(Entries from a dataset)
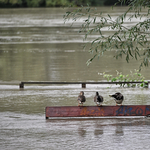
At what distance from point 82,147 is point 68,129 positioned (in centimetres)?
127

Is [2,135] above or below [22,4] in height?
below

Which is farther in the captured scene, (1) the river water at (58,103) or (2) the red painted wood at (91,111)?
(2) the red painted wood at (91,111)

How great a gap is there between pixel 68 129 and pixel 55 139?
2.49 ft

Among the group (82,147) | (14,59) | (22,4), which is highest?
(22,4)

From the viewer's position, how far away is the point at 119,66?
20.6 metres

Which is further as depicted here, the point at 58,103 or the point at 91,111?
the point at 58,103

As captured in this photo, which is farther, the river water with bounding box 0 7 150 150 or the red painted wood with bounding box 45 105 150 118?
the red painted wood with bounding box 45 105 150 118

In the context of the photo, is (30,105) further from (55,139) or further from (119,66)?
(119,66)

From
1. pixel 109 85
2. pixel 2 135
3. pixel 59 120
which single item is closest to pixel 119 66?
pixel 109 85

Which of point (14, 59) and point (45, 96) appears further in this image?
point (14, 59)

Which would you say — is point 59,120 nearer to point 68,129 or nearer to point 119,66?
point 68,129

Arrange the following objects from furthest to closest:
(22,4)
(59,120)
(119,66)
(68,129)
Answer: (22,4) → (119,66) → (59,120) → (68,129)

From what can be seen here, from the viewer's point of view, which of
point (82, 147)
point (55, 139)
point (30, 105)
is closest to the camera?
point (82, 147)

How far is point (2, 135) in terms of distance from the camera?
8.59 meters
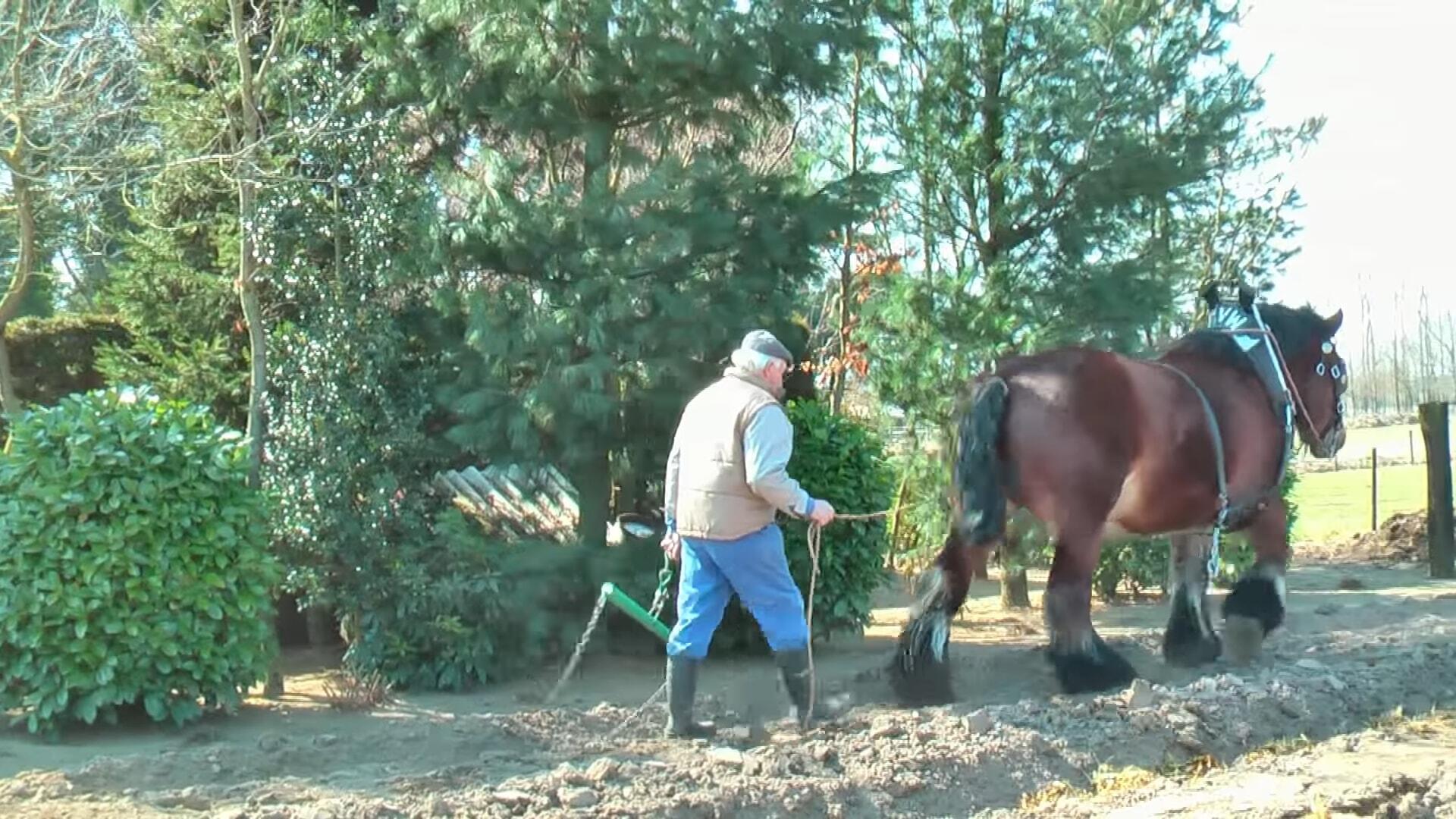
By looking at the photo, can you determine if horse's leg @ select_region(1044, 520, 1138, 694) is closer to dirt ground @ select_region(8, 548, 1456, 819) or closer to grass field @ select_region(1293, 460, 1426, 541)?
dirt ground @ select_region(8, 548, 1456, 819)

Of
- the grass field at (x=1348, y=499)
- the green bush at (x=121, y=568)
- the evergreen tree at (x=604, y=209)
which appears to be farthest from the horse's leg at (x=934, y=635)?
the grass field at (x=1348, y=499)

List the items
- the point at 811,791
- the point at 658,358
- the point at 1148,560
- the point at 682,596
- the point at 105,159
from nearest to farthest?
the point at 811,791, the point at 682,596, the point at 658,358, the point at 105,159, the point at 1148,560

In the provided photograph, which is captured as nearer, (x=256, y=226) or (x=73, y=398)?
(x=73, y=398)

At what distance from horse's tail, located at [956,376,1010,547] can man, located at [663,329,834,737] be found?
1094 millimetres

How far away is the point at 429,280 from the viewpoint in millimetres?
8820

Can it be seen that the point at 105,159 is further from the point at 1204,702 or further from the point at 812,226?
the point at 1204,702

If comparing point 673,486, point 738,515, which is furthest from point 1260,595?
point 673,486

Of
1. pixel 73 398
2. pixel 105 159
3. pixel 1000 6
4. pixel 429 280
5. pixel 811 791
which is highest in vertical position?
pixel 1000 6

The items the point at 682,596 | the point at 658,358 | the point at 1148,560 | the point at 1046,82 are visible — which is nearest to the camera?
the point at 682,596

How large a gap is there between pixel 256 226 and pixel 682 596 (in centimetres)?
357

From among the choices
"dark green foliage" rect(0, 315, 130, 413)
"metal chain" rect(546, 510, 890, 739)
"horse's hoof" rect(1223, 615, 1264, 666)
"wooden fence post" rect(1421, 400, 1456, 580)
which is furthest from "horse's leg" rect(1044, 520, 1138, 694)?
"dark green foliage" rect(0, 315, 130, 413)

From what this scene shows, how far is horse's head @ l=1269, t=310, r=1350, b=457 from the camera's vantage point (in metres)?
9.13

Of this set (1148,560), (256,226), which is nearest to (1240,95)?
(1148,560)

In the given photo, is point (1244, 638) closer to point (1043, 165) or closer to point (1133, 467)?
point (1133, 467)
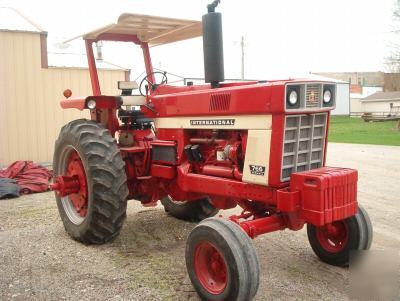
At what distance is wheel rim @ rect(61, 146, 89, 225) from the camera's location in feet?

Stated exercise: Please copy the lines from the one containing "How far is point" through the one containing "1094 millimetres", both included. Omit the pictures.

Response for this exercise:
How far is point (2, 135) in terms of distance from the camera?
8.59 meters
By looking at the photo, can you determine if horse's leg @ select_region(1044, 520, 1138, 694) is closer to dirt ground @ select_region(8, 548, 1456, 819) or closer to grass field @ select_region(1293, 460, 1426, 541)?
dirt ground @ select_region(8, 548, 1456, 819)

Of
- the grass field at (x=1348, y=499)
- the green bush at (x=121, y=568)
- the evergreen tree at (x=604, y=209)
which appears to be farthest from the horse's leg at (x=934, y=635)?
the grass field at (x=1348, y=499)

List the items
- the point at 811,791
- the point at 658,358
- the point at 1148,560
- the point at 682,596
- the point at 105,159
from nearest to farthest?
the point at 811,791, the point at 682,596, the point at 658,358, the point at 105,159, the point at 1148,560

In the provided photograph, which is captured as nearer, (x=256, y=226) or (x=73, y=398)?
(x=73, y=398)

At what distance from horse's tail, located at [956,376,1010,547] can man, located at [663,329,834,737] be found?
1094 millimetres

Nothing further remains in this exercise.